§ **Page text**
□ □ □ □ □

Compared to the bright lights and festive excitement of Christmas, the start of a new year can seem slightly flat in comparison. An unfortunate combination of dark nights, short days, and bad weather has led to the third Monday in January being dubbed ‘Blue Monday’.
With payday and Christmas both distant memories, and the promise of spring achingly far in the future, it can seem as though there is little to celebrate at this time of year. However, there are things you can do as a business owner to help bring – and give your Blue Monday a boost.
1. Reflect on 2021
The New Year is often seen as a great time for a period of reflection. With a brand-new year stretching out ahead of you, now is the perfect time to take stock of what you achieved last year and how you can use the experience gained to put you in better stead for the future.
2021 was a challenging year for almost all businesses, as shaky consumer confidence and a widespread feeling of uncertainty meant business decisions had to be made on unstable ground, often relying on gut instinct rather than confident projections. In spite of the challenges faced, you survived, and you should be proud of yourself, your employees, and your business for weathering the storm and emerging on the other side.
2. Assess your position and devise a plan
For some businesses up and down the country, they will already know that 2022 will pose a raft of challenges both financially and operationally. As the Covid-19 restrictions that have caused so much uncertainty over the past 22 months are lifted, so are the stimulus measures which helped support countless businesses during this time.
From the furlough scheme, through to tax deferral arrangements, and the popular government-backed loan options including CBILS and Bounce Back Loans; these financial lifelines have been phased out leaving businesses to fend for themselves.
Many companies will be exiting the Covid-19 crisis in a substantially worse position than they were when restrictions were first introduced in March 2020. Not only has trade been affected but they are now saddled with additional debt after deferring tax payments or taking out a Bounce Back Loan.
If you believe your company is in a financially precarious position, or is likely to be so in the near future, taking swift professional advice could be the difference between your company thriving, or failing to survive, this year. A licensed insolvency practitioner will be able to help you better understand your current position, talk you through the variety of business rescue and recovery options available to you and your company, before devising a robust yet flexible plan to give your company the very best chance of effecting a successful turnaround.
3. Remember that with adversity comes opportunity
The business disruption triggered by the Covid-19 pandemic has undoubtedly caused many businesses to suffer a drop in trade, however, for others it forced them to adapt and tailor their offerings to the new marketplace.
If demand for your company’s product or service has dwindled, rather than continuing to operate in the same way, or throwing in the towel completely, consider whether there is a way to pivot your operations to better service the current needs of potential customers. While changing consumer preferences can render some business models unsustainable, they also open up a whole new market which could be ripe for opportunity. Not only could this herald a new direction for your business, but minimising negative thinking as much as possible by focussing on the positives is a great mindset to be in.

□ □ □ □ □

§ **Dataset entries**
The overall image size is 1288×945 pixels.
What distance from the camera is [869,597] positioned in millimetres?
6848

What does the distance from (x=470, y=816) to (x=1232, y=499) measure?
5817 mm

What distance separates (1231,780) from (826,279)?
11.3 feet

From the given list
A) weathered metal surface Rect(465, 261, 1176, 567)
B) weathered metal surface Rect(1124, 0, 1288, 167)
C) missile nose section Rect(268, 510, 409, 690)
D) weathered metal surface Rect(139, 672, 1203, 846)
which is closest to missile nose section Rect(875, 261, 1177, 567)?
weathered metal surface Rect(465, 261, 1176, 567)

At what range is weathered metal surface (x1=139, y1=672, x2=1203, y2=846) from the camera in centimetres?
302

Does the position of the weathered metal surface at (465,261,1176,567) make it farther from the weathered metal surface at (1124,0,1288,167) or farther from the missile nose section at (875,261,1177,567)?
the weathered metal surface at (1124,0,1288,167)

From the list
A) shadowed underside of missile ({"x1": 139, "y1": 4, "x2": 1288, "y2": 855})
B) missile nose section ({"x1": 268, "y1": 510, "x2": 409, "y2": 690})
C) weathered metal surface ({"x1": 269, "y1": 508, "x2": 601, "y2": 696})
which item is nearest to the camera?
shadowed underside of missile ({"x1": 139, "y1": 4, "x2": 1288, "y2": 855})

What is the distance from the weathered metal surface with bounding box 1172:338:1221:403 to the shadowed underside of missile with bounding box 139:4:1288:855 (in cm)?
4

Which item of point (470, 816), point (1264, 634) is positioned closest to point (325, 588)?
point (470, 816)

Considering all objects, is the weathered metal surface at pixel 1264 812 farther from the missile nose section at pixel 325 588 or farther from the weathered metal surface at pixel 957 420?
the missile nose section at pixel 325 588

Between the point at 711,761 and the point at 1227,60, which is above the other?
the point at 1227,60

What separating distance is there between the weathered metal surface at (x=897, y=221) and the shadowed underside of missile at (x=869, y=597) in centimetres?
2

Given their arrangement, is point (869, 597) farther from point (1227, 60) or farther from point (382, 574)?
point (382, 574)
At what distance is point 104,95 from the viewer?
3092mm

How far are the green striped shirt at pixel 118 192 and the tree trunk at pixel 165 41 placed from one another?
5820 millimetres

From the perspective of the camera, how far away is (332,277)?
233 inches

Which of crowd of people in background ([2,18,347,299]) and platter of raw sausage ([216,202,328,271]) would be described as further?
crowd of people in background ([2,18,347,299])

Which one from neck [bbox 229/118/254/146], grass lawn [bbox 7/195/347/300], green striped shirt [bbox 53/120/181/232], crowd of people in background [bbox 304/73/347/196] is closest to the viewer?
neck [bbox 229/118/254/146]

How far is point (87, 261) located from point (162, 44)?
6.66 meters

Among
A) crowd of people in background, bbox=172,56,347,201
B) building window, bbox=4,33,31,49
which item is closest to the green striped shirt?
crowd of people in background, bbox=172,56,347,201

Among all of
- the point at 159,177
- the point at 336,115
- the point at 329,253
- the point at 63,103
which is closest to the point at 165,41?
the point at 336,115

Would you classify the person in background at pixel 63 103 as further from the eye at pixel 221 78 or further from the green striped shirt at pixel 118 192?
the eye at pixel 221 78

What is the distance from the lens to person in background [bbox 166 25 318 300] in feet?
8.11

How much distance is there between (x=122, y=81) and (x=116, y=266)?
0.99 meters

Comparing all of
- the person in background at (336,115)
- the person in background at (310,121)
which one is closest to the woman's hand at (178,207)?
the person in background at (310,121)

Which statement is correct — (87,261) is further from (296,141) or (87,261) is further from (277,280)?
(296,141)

□ □ □ □ □

§ **Questions**
a) Do these statements agree with the Blue Monday article? (i) Blue Monday falls on the third Monday in January. (ii) Covid-19 restrictions were first introduced in March 2020. (iii) Government-backed loan options such as CBILS are still being offered to support businesses. Answer yes or no for each, quoting the deciding words.
b) Extend the Blue Monday article from its final sentence.

§ **Replies**
a)
(i) Yes: "the third Monday in January being dubbed ‘Blue Monday’"
(ii) Yes: "when restrictions were first introduced in March 2020"
(iii) No: "these financial lifelines have been phased out leaving businesses to fend for themselves"

b)
It could be that the way you have been operating during the restrictions has taught you lessons that you could implement going forwards. Perhaps you and your staff have seen the benefits of a more flexible way of working, whether this is from a working from home model, or allowing more flexibility with shift patterns. Others will have experimented with delivery, take away, or click and collect offerings; while some will have noticed the need to bolster their online offerings and digital presence. All of these things, which may at first have been seen as an inconvenience, may actually hold the key to a happier, healthier, and more future-proof way of doing business.
4. Create a positive workplace
Whether you are running a one-man business, or you employ thousands of staff across multiple locations, ensuring the workplace is a pleasant, relaxed, and enjoyable place to be can do wonders for productivity, staff retention, and heightened morale.
If you work alone, this can be as simple as rejuvenating your work from home space with the addition of some plants, a new work station, a couple of colourful wall prints to brighten up the room. Alternatively, if you employ a number of staff, how about arranging a team building day or an after-work social? Getting out of the office environment can help strengthen team relations, which can have a positive impact on your business lasting far longer than the event itself.
5. Don’t be afraid to ask for help
If you are feeling low at this time of year, unburdening your concerns can go a long way to helping the situation. Whether your concerns are related to your business, or more generally in your life, seeking support is vital. Unfortunately, business problems can quickly spill over into your personal life, so while your efforts may be focussed on looking after your business, it is important to remember to prioritise and look after yourself as well.
Friends, family, or a registered medical professional may be able to offer the support to need for dealing with your personal problems, while an insolvency practitioner will be able to help you when it comes to resolving the challenges you are facing with your company.
The key is to remember that you are far from alone. The past two years have been difficult for many people from all walks of life, and there is nothing wrong with admitting you are struggling. While Blue Monday may be one day of the year, it is important you put plans in place to ensure you are looking after yourself all year long.